■ Quoted passage:
*****
Carnegie Mellon University
April 01, 2023

Faculty Spotlight: Michal Friedman

By Stacy Kish

Michal Friedman is the Jack Buncher Endowed Chair in Jewish Studies and specializes in Jewish diasporic history, especially that of Sephardi Jews and in Spanish history and culture.

Tell me about your scholarly work.

My work stands at the crossroads of Jewish and Iberian history. I examine modern Spain’s ambivalent attempts to reclaim its Sephardi Jewish past and Sephardi Jews beginning in the late 18th century through today. I explore the ways this history has been mobilized by Spaniards and Jews alike, in the elaboration of diverse ideologies and political movements, including Liberalism, Fascism and Zionism and in neo-imperial designs designed to expand Spain’s national borders, including through older and recent Spanish citizenship campaigns aimed at reincorporating Sephardi Jews into the Spanish nation.

How is your scholarly work adding to the greater field?
*****
■ Raw data:
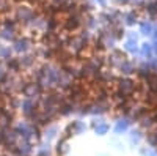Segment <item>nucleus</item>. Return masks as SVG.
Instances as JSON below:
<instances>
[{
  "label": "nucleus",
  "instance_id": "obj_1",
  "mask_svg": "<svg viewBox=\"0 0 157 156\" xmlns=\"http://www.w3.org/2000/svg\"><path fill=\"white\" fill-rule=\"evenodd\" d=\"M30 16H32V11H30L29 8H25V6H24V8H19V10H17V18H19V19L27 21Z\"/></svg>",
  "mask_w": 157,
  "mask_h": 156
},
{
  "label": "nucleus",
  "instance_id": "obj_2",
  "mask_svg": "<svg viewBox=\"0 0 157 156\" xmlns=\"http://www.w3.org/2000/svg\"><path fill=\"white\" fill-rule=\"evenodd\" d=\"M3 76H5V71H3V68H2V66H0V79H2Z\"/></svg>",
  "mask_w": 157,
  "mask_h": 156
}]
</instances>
*****
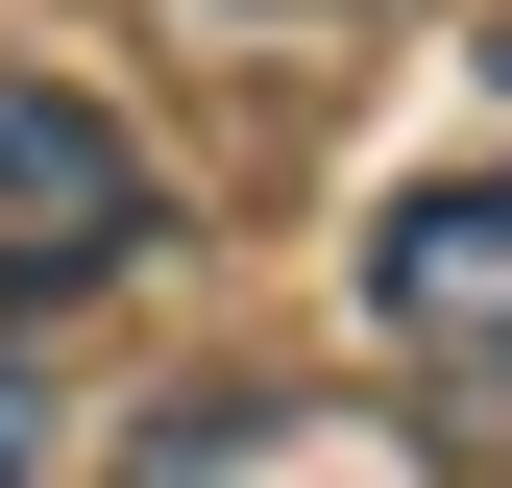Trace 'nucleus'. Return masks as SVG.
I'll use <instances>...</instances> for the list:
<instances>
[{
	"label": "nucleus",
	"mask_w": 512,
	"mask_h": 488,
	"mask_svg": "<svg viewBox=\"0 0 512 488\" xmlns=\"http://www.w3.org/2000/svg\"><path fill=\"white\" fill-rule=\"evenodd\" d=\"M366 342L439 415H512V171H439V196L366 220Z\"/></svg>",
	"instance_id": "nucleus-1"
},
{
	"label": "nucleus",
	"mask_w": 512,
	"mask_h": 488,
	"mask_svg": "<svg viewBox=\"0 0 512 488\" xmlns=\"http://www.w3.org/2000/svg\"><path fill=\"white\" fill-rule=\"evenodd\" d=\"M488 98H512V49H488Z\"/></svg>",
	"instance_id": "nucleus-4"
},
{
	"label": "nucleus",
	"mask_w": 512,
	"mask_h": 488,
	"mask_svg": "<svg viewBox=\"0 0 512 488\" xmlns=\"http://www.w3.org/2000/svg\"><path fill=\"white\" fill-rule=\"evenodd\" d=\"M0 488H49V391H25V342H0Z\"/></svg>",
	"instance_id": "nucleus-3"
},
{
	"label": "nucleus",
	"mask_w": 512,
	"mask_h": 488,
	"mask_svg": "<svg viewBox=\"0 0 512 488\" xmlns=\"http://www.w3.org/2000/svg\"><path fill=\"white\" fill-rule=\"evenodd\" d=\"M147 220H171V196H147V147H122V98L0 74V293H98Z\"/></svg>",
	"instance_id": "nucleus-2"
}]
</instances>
*****
■ Set task 1: Please write out the part of the faculty spotlight on Michal Friedman that begins at the words "Tell me about" and stops after "the greater field?".
■ Set task 2: Extend the Michal Friedman faculty spotlight past its final line.

■ Right answer 1:
Tell me about your scholarly work.

My work stands at the crossroads of Jewish and Iberian history. I examine modern Spain’s ambivalent attempts to reclaim its Sephardi Jewish past and Sephardi Jews beginning in the late 18th century through today. I explore the ways this history has been mobilized by Spaniards and Jews alike, in the elaboration of diverse ideologies and political movements, including Liberalism, Fascism and Zionism and in neo-imperial designs designed to expand Spain’s national borders, including through older and recent Spanish citizenship campaigns aimed at reincorporating Sephardi Jews into the Spanish nation.

How is your scholarly work adding to the greater field?

■ Right answer 2:
Within Jewish history, studies of the Iberian peninsula have traditionally focused on the medieval period. My work thus contributes to an emergent incorporation of the Iberian peninsula into geographies of modern Jewish history and to an integrated approach, which examines Iberian and Jewish histories as entangled histories. My work also expands on studies of Spanish neocolonialism in Morocco and the Balkans, as well as of the Sephardi diaspora and its relationship to Spain. Finally, my examination of Spain’s modern Jewish community illuminates older diasporic structures of Jewish vertical alliances with state officials, as well as horizontal alliances with other minorities.

How did you become interested in this topic?

I became interested in this topic when I spent a year studying in Spain during college. I became intrigued by the fascination with Spain’s Jewish past that I encountered there, as well as by how this interest was often marked by ambivalence, as such interest was stimulated by my encounters with members of Spain’s Jewish community, with Spanish students of well-established Sephardi Studies programs at Spanish universities, conflicting popular narratives about this history, as well as by a history courses on the Spain’s rich Muslim and Jewish history and its influence on modern and contemporary Spain. I decided to turn back to the past to examine the origins of this acute interest and why it was marked by ambivalence.

What are you most excited to accomplish as a faculty member at CMU?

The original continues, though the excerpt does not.